• _EXERCISE GOAL_
Identify each line in the records that contains the word "further", and copy every such line in full.
── PROVIDED DATA
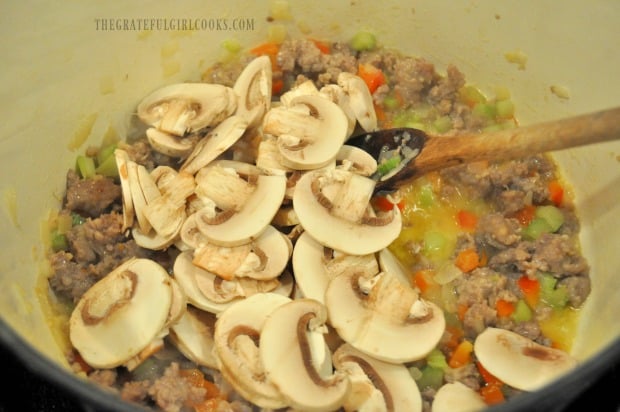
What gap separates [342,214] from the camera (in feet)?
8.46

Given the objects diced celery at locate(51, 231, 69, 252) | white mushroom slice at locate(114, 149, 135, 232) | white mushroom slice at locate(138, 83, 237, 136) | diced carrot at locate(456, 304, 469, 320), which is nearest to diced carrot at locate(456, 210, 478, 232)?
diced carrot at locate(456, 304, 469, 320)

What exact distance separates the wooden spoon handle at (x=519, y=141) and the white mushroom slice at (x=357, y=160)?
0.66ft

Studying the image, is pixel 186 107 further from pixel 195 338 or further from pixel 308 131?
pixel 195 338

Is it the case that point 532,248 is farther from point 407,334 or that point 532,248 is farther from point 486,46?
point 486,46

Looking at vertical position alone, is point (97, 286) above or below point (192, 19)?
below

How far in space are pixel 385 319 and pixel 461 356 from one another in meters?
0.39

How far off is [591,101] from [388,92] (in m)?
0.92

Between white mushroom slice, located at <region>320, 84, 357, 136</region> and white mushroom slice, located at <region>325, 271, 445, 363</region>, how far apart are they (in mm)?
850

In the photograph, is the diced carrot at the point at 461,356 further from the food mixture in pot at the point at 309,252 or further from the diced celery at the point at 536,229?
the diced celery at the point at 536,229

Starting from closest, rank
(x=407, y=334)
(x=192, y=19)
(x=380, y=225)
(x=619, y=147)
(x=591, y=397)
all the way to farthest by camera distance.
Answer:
────
── PROVIDED DATA
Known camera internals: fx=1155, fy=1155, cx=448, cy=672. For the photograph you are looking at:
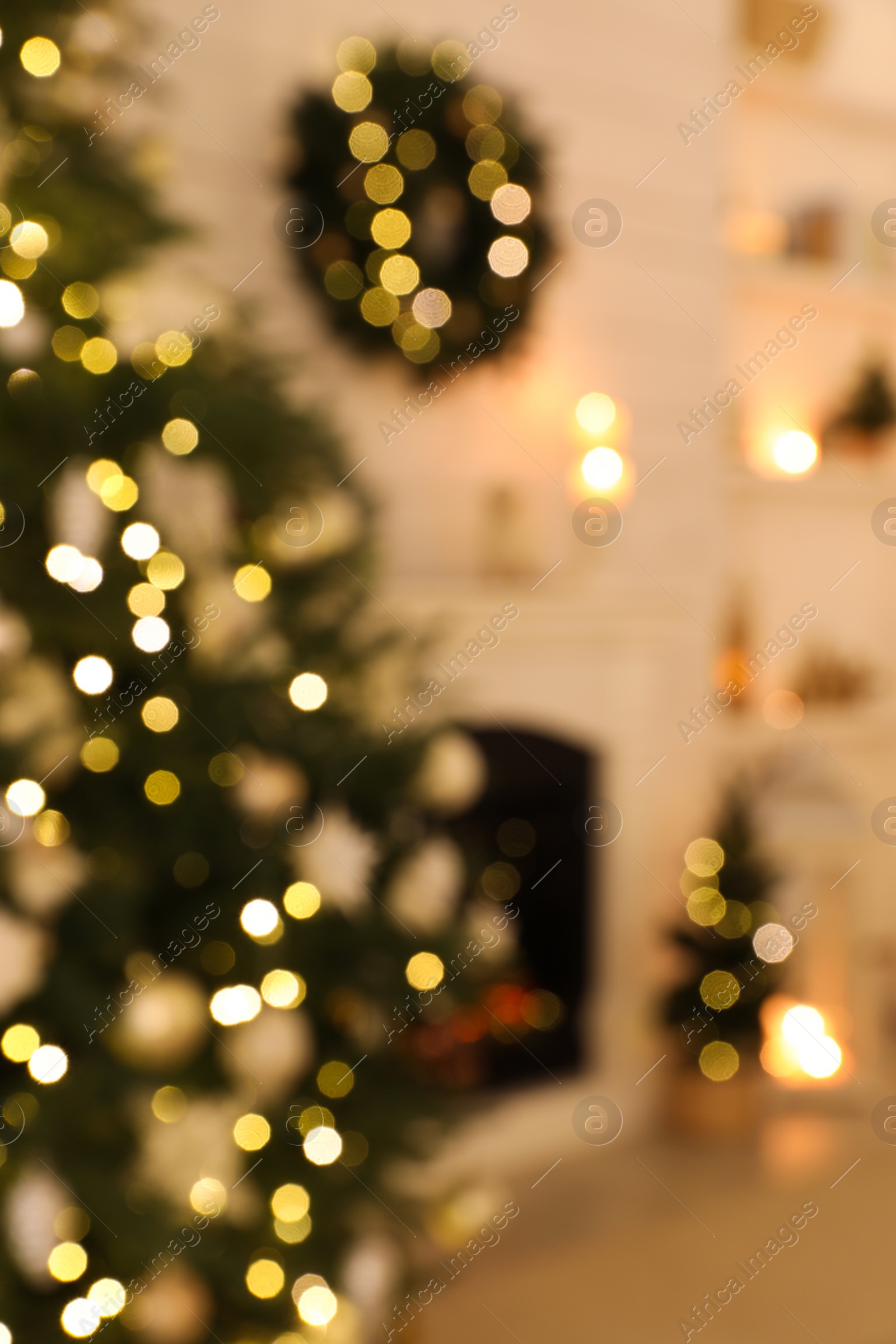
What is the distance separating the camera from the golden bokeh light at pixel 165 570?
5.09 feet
────
• _REPLY_
Studying the image, is pixel 186 107 further from pixel 195 338 or further from pixel 308 131?
In the photograph, is the diced carrot at the point at 461,356 further from the food mixture in pot at the point at 309,252 or further from the diced celery at the point at 536,229?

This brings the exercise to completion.